Revenue refers to the money generated from sales.
Cost of goods sold (COGS) describes the direct costs of producing the goods sold by a company.
When to recognize COGS:
Recognized when the inventory is sold, not when purchased.
Example: Selling a book for $10 at Barnes and Noble recognizes COGS upon the sale.
Definition of Gross Profit:
Gross profit is calculated as revenue minus COGS.
Usefulness:
It helps businesses understand how much money is made after direct costs.
Particularly useful for companies selling products, less so for service-oriented businesses.
Service-Oriented Companies:
Businesses like banks primarily earn from service fees and interest, making COGS less impactful on overall expenses.
Major expenses come from salaries, which are not included in COGS.
Definition:
Operational costs necessary for running the business but not directly linked to production of specific goods.
Examples:
Day-to-day expenses like utilities or rent that don't fluctuate with sales volume.
In a bakery, selling one more muffin increases COGS due to more flour used but doesn't necessarily increase utility bills.
Calculation:
Income from operations is determined by subtracting operating expenses from gross profit.
Human Capital Focused Businesses:
For banks, the operating expenses might be significantly higher due to personnel costs.
Definition:
Revenues and expenses that are not part of the core business operations.
Examples:
Interest revenue, casualty losses, or losses from strikes.

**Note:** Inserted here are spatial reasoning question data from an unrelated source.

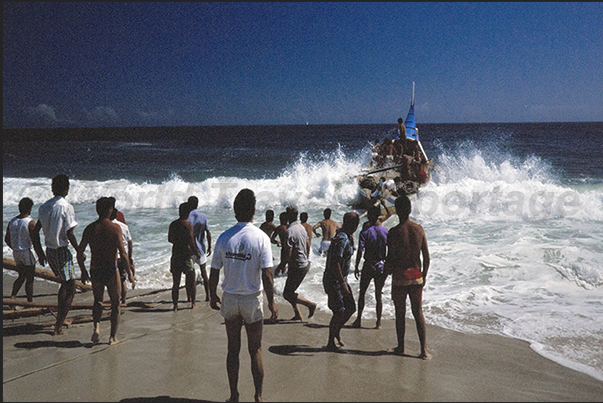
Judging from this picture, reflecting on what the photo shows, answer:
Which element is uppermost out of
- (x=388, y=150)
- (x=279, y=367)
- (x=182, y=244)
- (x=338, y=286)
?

These non-operating items are reported below the income from operations.
Gross Profit Margin:
Calculated as gross profit divided by net sales.
Profit Margin:
Calculated as net income divided by net sales.
Indicates the percentage of revenue remaining after all expenses are accounted for.
Factors Affecting Profit Margins:
Overhead costs, industry differentiation, taxes, and non-operating items.
Competitive Industries:
Grocery stores often have low gross profits due to high competition and low markups.
Product Differentiation:
Companies with differentiated products can command higher prices.
Example: Higher prices for unique tech products versus generic items.
Gross Margin Analysis:
Different profiles of companies reveal varying gross margins based on their sales structure and industry.
Example Companies:
Best Buy: Gross margin of 24%, emphasizes the competitive nature of selling electronics with limited differentiation.
McDonald's: Higher gross margin (41%) indicating a blend of selling fast food with involved customer service.
Coca-Cola: High gross margin (61%) due to their model of selling syrup rights to bottlers.
Bank Example:
Morgan Stanley shows a gross margin of 91%, indicating a service-oriented structure rather than product sales.
Definition of Inventory:
Represents tangible items a company sells.
Factors Affecting Inventory:
Purchases, manufacturing costs, shipping, and returns can all increase or decrease inventory levels.
T-Account for Inventory:
Inventory is classified as an asset account, increasing with debits and decreasing with credits.